Caring for an Ill Spouse, and for Other Caregivers - NYTimes.com

Monday morning can be a downer, but for the dozen women and men in our support group, it's a highlight of our week. That's when we gather to speak candidly of what is unspeakable in polite society or even among closest friends and family.

We are the spouses or partners of people with dementia, an umbrella term for several degenerative, fatal brain diseases, of which Alzheimer's is by far the most common. We are their primary caregivers; their lives depend on us.

Living with someone with dementia, who must be watched every minute, eventually becomes the central focus of a caregiver's life, as independence and freedom are replaced by stress and exhaustion. The members of our group, mostly in their 80s, are worn out by caring for their mates. Yet so lively are our Monday meetings that it sometimes takes two volunteer social workers to keep order: "Wait! Wait! One person at a time!"

Often down or drained when we assemble, we part after 90 minutes buoyed and energized, week after week, year after year. (For me, four years and counting.) Not even a spouse's death keeps members away; a year after the funeral, our widows and widowers must be prodded to make way for those waiting to join.

According to the Alzheimer's Association, there are 15 million family members and friends providing unpaid care to people with dementia; hundreds of thousands of them meet regularly in support groups like ours to exchange information and understanding available nowhere else. Because science understands so little about dementia, we are the experts.

(To find a caregiver support group, contact the Alzheimer's Association, your local hospital or the Well Spouse Association, a nationwide group for people caring for spouses or partners.)

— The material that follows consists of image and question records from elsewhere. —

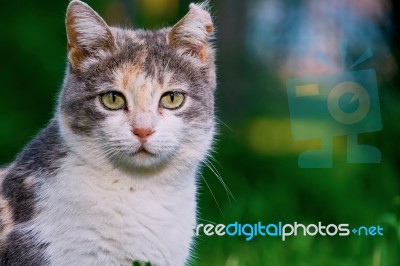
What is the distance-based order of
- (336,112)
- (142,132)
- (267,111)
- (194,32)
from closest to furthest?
1. (142,132)
2. (194,32)
3. (336,112)
4. (267,111)

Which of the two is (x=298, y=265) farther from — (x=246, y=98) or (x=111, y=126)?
(x=246, y=98)

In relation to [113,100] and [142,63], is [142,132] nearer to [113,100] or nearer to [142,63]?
[113,100]

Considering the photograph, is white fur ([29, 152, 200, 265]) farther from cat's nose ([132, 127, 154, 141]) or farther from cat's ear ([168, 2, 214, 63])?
cat's ear ([168, 2, 214, 63])

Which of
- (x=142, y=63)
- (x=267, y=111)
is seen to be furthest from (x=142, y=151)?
(x=267, y=111)

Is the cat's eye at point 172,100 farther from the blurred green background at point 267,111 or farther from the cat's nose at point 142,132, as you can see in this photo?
the blurred green background at point 267,111

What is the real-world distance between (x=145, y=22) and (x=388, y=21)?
3.83 feet

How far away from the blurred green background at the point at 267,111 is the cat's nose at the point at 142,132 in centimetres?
74

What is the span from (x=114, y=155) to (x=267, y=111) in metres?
2.05

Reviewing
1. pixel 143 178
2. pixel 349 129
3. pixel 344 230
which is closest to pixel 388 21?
pixel 349 129

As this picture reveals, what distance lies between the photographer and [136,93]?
2785mm

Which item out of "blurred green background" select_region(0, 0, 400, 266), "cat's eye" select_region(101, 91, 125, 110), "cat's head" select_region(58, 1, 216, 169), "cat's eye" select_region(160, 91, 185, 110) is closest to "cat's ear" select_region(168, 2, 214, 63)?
"cat's head" select_region(58, 1, 216, 169)

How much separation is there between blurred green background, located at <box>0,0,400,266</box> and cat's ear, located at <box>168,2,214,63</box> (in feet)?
2.10

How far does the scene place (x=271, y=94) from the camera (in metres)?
4.74

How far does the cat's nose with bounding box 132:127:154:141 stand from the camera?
2729 mm
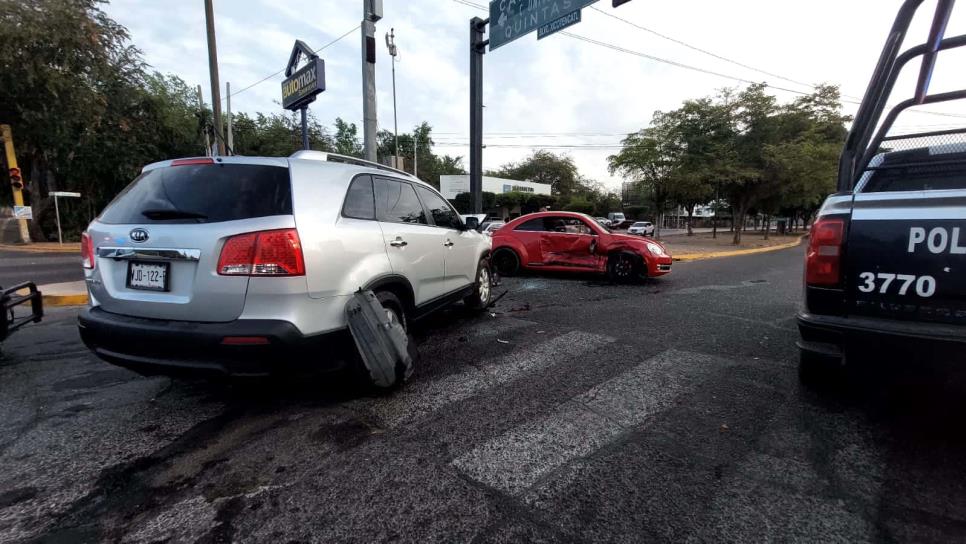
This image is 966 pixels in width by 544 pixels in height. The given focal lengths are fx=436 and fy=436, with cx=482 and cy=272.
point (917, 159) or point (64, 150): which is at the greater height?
point (64, 150)

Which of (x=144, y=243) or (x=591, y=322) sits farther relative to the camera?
(x=591, y=322)

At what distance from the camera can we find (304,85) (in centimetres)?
915

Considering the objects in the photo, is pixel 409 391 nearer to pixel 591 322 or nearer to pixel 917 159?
pixel 591 322

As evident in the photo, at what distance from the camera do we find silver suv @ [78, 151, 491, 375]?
8.03 feet

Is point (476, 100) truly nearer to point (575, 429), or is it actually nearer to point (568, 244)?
point (568, 244)

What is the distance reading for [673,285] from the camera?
8.52m

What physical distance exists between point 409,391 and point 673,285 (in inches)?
268

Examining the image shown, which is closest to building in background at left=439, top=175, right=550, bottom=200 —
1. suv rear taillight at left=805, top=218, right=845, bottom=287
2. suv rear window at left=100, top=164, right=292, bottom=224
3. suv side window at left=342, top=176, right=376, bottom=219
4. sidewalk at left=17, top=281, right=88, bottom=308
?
sidewalk at left=17, top=281, right=88, bottom=308

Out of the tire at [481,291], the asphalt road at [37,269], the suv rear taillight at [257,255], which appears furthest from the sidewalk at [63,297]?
the suv rear taillight at [257,255]

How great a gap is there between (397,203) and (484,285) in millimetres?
A: 2300

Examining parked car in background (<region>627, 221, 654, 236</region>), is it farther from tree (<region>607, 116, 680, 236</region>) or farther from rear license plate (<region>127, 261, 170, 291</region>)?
rear license plate (<region>127, 261, 170, 291</region>)

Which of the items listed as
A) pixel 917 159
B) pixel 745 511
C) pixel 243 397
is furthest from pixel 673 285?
pixel 243 397

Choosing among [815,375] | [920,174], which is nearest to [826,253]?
[815,375]

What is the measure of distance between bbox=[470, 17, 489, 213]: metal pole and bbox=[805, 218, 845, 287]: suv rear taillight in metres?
8.51
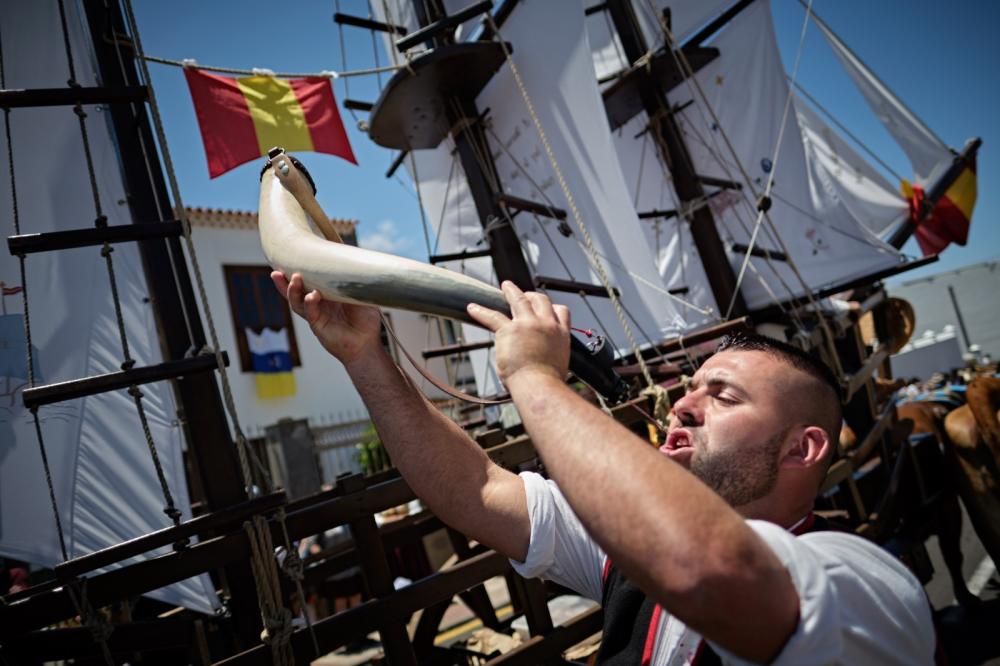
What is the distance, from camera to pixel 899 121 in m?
11.6

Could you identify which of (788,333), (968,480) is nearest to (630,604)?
(968,480)

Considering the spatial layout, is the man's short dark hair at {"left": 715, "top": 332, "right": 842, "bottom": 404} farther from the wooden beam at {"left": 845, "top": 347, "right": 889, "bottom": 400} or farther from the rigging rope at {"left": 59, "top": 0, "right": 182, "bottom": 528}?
the wooden beam at {"left": 845, "top": 347, "right": 889, "bottom": 400}

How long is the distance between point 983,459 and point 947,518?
2.56ft

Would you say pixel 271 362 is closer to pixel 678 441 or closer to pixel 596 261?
pixel 596 261

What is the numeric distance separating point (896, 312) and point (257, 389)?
14.9 metres

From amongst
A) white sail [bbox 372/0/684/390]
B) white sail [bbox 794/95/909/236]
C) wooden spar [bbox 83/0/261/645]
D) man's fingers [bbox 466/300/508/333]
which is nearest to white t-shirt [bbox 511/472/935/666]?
man's fingers [bbox 466/300/508/333]

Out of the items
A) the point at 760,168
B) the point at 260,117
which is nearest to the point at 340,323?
the point at 260,117

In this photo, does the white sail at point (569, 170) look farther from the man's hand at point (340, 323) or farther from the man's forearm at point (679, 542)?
the man's forearm at point (679, 542)

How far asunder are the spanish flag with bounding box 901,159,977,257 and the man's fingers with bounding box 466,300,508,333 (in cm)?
1360

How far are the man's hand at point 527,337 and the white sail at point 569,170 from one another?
18.6 ft

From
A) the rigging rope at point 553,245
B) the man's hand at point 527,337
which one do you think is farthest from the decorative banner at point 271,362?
the man's hand at point 527,337

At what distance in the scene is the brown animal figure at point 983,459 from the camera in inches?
199

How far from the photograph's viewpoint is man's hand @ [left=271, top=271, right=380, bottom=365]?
1.44 meters

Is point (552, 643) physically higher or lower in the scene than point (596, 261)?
lower
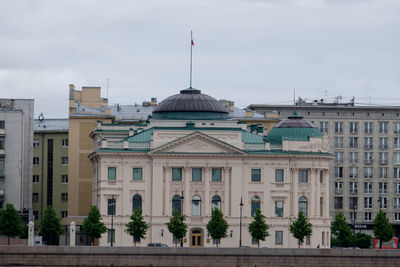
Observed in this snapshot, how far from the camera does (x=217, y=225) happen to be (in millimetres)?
133625

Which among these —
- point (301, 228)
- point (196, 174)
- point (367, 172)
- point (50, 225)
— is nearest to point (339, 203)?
point (367, 172)

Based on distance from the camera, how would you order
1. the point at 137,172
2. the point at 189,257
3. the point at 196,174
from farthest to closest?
the point at 137,172, the point at 196,174, the point at 189,257

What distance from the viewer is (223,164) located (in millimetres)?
138250

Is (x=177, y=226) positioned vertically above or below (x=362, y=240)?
above

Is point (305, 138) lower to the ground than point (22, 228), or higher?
higher

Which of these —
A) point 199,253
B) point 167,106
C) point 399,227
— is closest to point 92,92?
point 167,106

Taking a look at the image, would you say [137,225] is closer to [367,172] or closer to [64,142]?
[64,142]

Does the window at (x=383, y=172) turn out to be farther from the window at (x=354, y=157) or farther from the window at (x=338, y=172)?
the window at (x=338, y=172)

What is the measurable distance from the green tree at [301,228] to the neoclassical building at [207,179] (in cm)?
422

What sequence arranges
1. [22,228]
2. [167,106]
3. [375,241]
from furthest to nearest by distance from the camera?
[375,241], [167,106], [22,228]

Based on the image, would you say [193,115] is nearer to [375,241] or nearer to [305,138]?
[305,138]

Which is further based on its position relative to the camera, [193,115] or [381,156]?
[381,156]

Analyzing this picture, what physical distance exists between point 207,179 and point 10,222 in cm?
2108

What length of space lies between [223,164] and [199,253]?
26411 millimetres
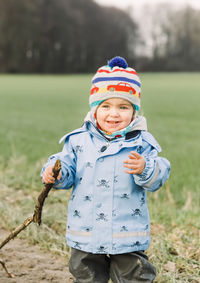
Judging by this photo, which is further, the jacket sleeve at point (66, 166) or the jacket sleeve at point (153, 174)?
the jacket sleeve at point (66, 166)

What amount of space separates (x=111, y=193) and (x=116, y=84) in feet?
2.02

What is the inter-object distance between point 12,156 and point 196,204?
9.67 ft

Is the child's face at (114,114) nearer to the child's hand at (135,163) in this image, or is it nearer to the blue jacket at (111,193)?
the blue jacket at (111,193)

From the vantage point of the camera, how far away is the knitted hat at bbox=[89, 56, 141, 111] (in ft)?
8.25

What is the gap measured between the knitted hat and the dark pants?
848 millimetres

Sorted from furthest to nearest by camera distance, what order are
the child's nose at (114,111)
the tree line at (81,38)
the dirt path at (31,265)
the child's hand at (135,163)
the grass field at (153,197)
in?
the tree line at (81,38) < the grass field at (153,197) < the dirt path at (31,265) < the child's nose at (114,111) < the child's hand at (135,163)

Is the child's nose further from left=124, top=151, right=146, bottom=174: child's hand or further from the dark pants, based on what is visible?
the dark pants

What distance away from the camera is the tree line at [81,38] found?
63625mm

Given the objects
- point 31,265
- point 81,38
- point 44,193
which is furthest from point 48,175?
point 81,38

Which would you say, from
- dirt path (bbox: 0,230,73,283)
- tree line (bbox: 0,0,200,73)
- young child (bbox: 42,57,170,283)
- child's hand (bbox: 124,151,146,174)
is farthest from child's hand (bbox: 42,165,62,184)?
tree line (bbox: 0,0,200,73)

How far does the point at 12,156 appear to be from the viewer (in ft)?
21.2

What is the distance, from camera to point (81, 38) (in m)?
70.1

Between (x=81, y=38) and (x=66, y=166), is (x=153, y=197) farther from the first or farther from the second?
(x=81, y=38)

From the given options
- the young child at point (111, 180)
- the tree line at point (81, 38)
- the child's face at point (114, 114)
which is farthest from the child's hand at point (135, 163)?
the tree line at point (81, 38)
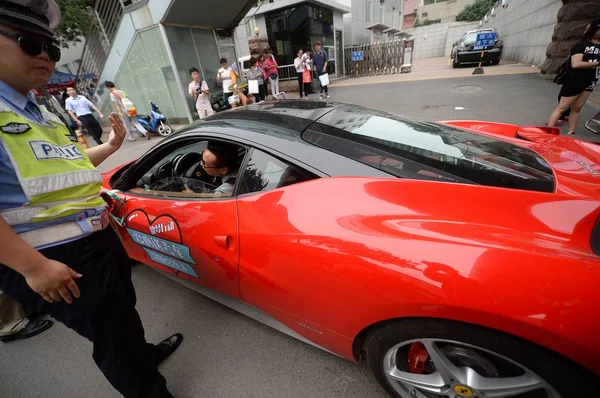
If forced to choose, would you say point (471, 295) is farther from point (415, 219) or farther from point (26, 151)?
point (26, 151)

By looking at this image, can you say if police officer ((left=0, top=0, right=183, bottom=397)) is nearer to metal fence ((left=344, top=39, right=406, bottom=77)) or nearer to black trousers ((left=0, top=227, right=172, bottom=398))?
black trousers ((left=0, top=227, right=172, bottom=398))

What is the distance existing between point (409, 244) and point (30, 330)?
304 cm

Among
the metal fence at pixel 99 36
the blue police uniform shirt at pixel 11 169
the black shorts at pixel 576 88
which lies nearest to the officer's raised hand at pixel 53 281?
the blue police uniform shirt at pixel 11 169

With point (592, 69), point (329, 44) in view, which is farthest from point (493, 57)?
point (592, 69)

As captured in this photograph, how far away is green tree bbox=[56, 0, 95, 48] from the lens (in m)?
12.7

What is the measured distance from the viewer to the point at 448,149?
5.14 ft

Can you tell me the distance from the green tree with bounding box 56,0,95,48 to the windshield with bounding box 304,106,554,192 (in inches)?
643

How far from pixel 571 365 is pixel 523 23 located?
17.2 m

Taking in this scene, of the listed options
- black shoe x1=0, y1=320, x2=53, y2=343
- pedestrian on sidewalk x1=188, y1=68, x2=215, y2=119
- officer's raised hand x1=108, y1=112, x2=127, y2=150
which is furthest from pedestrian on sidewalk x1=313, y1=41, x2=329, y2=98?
black shoe x1=0, y1=320, x2=53, y2=343

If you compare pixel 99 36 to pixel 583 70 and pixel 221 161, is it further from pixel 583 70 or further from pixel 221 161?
pixel 583 70

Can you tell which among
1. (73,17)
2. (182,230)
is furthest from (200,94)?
(73,17)

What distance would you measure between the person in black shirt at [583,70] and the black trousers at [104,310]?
6.07 meters

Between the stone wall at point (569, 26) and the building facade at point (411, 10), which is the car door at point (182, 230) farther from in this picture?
the building facade at point (411, 10)

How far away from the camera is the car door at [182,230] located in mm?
1545
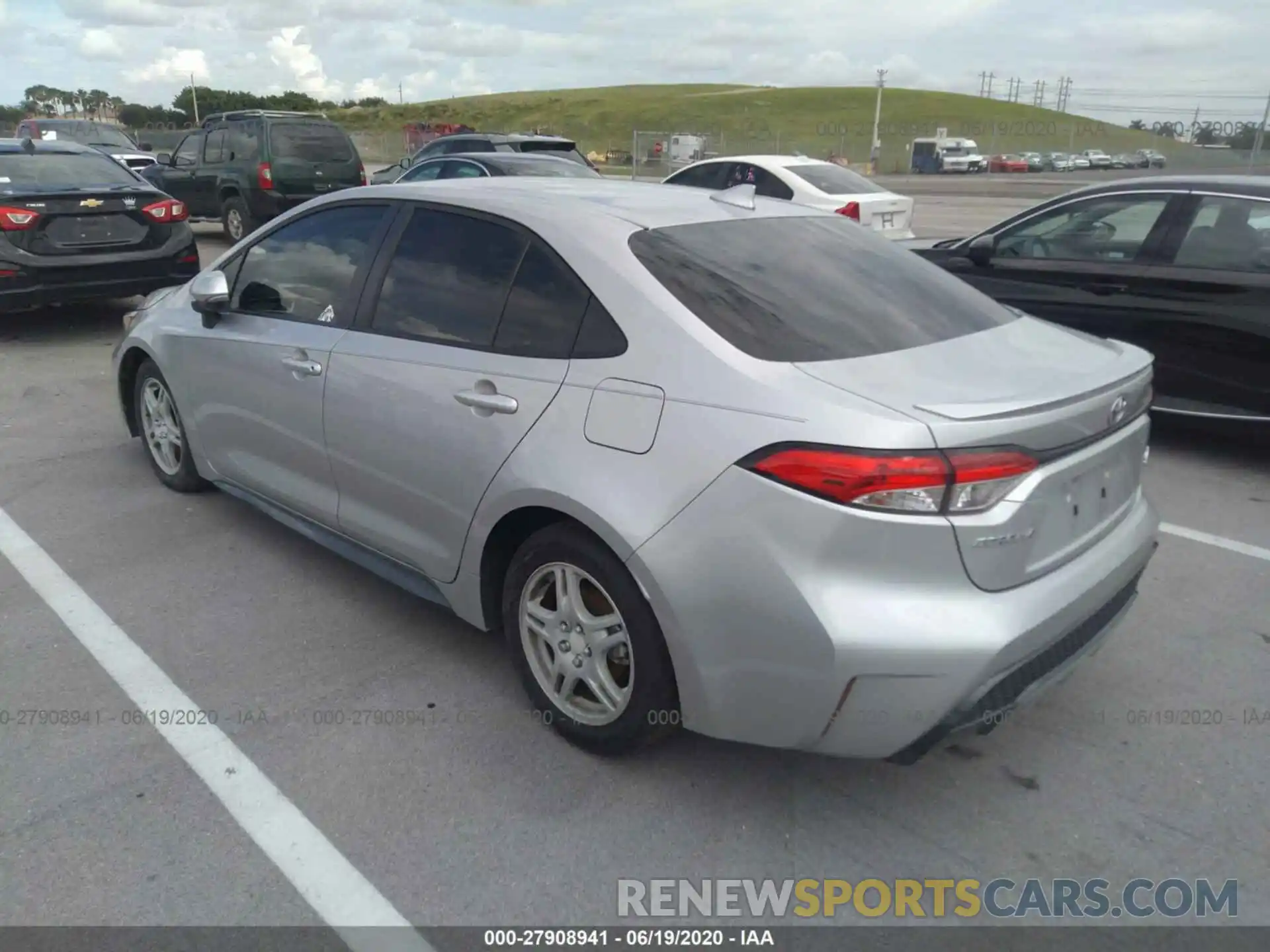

Our collective experience is a priceless resource. At a basic level, we exchange advice for keeping our partners from wandering off and techniques for bathing, calming and medicating them. We discuss ways to handle theirhallucinations and incontinence, the mere mention of which often spooks outsiders. We share advice on what to tell the police, and what not to tell them, to keep them from hauling our sometimes violent mates to a psychiatric ward.

But our group's deepest value lies beyond such practical matters. We speak of feelings and problems too sensitive or fraught to discuss outside. We recount the disappearance of old friends, whose discomfort around our spouses keeps them away. We mourn the loss of companionship and sex.

We guiltily admit to bouts of irrepressible anger in face of the intransigence and aggression typical of dementia. We speak about our children and stepchildren — some attentive and devoted, some interfering or remote.

And knowing that dementia is a terminal disease, together we contemplate death — our spouses' and our own. When should we refuse treatments or call in hospice? What will become of our loved ones if we die first? How will we manage our own final years as we rapidly exhaust our resources? These are deeply personal, in some ways political questions that science cannot answer.

One retired schoolteacher among us recalls that she was once too proud, shy and overwhelmed to consider joining a support group. (Me too.) But after tentatively trying out our group in desperation, she stayed for a decade.

Her first reward was the group's urging that she find outside help to provide some relief. Then, over the years, the group was her sounding board when her husband became violent, emerged from a hospitalization unable to walk, lost his powers of speech, could no longer feed himself. As he approached the end, she asked the group to ponder with her whether to have a feeding tube inserted into his stomach.

After he died, she joined a bereavement group, then flew to Paris for a week. But when she returned, it was to our group — people who understood her and to whom she still had valuable knowledge to convey.

Since I joined it, our group has had an 80 percent turnover, mainly through death. Though our members have ranged from liberal to conservative and from financially secure to dependent on Medicaid, the distinctions that matter most are how long ago we received the dread diagnosis and what problems we are dealing with now.

With doctors unable to help us and Medicare reimbursement largely off limits, we turn to each other to learn what lies ahead as each of us descends the steps toward widowhood. Such grim knowledge occasionally causes a newcomer to bolt. But for those who remain, our support group is our lifeline.

When the last Congress unanimously endorsed a comprehensive plan to combat Alzheimer's disease, the lawmakers named improved caregiving as a major goal. If they are serious, they will vigorously promote support groups like ours and take advantage of our collective, hard-won experience.

Alix Kates Shulman's most recent book is "To Love What Is: A Marriage Transformed," a memoir about her husband's dementia.